After creating a table, you may want to insert new rows in the database table. To do this, the following command is used;
INSERT INTO Customers_Kenya(id, name, address, email, phone)
VALUES (1, 'user', '123-4567', 'User@gmail.com', 0712345678);
To update a record, we use the UPDATE
statement;
UPDATE Customers_Kenya
SET name = 'Johnny'
WHERE id = 1;
The DELETE
statement is used to delete rows from a database table.
DELETE FROM Customers_Kenya
WHERE id = 1;
Constraints in SQL are rules that are used to ensure data integrity in a database. They can be applied to a table or a column within a table, and are used to enforce business rules, improve data quality, and maintain data consistency.

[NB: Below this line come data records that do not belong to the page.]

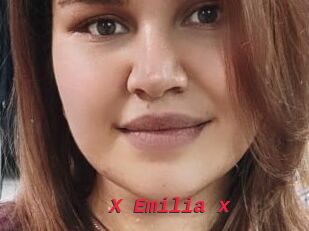 X_Emilia_x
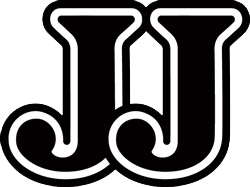 JJ
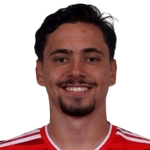 Maurício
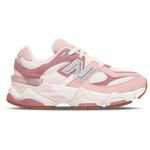 Gum/Pink/White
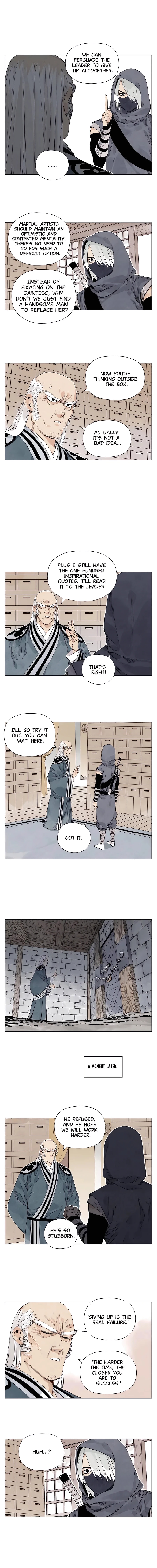 Page 5 of Chapter 66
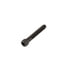 9056521 by RICHMOND GEAR - SCREW HSH  .312-18X2.00  G8 SP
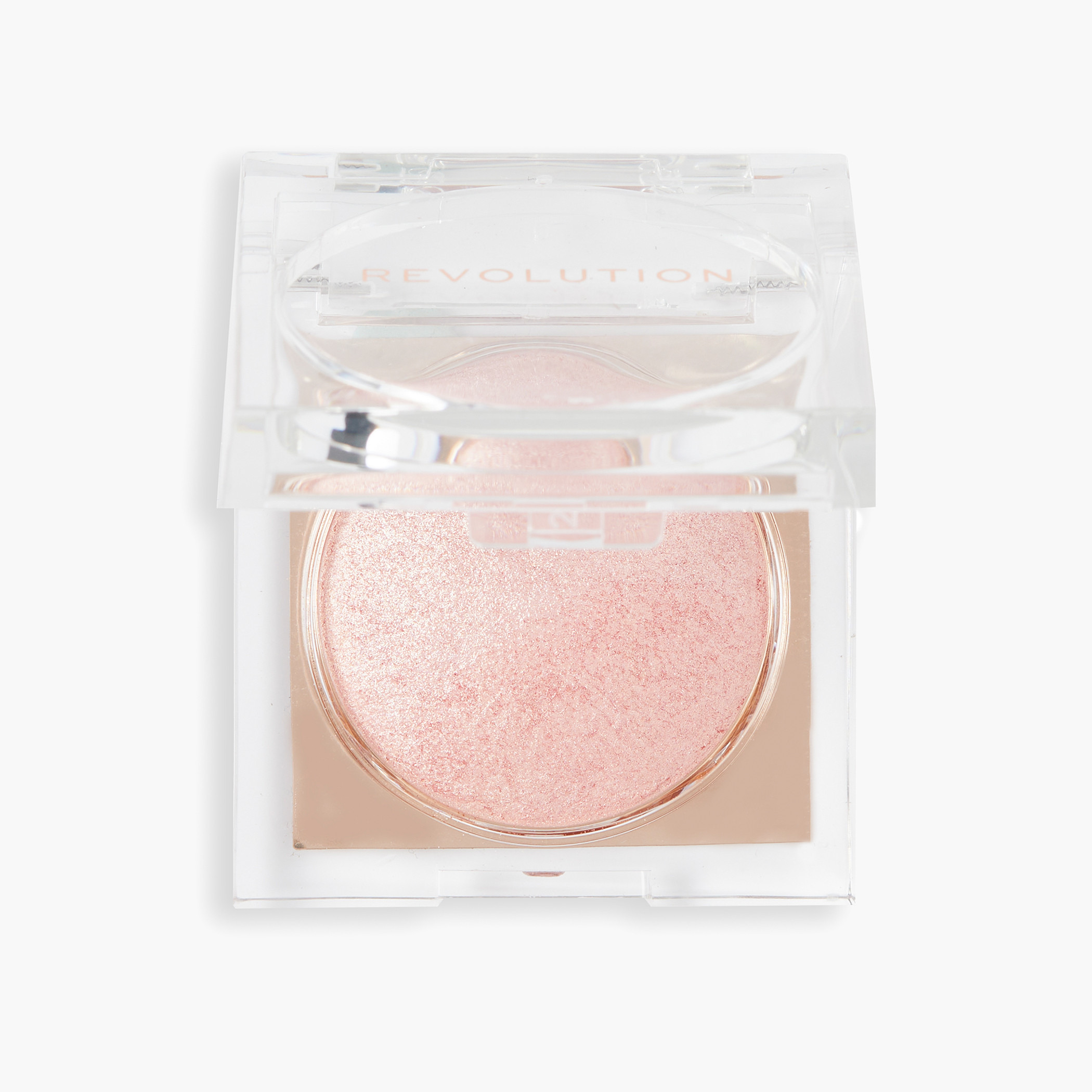 Makeup Revolution Beam Bright Highlighter - 2.45 gms-beautyandpersonalcare-makeup-face-highlighters-image-2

Here's an example of how constraints can be used in SQL;
CREATE TABLE Customers (
id INT PRIMARY KEY,
name VARCHAR(50) NOT NULL,
address VARCHAR(100),
email VARCHAR(50) UNIQUE NOT NULL
);
In this example, the email
column has a UNIQUE
constraint, which means that no two rows can have the same value in the email
column. Additionally, the NOT NULL
constraint ensures that every row in the table must have a value for the email
column, so we don't end up with any missing data.
If we try to insert a new row into the table with an email address that already exists, the database will generate an error, preventing us from violating the constraint.
Conclusion
SQL is a database management language that is useful for data scientists, data analysts, and data engineers. If you are seeking to start a career in data, it is highly recommended that you learn SQL.
In this introduction to SQL, we covered the basic concepts of SQL, including how to create tables, how to insert, update, and delete data, and how to query data from a database. We also touched on some important concepts like constraints which are essential for ensuring the integrity and consistency of a database.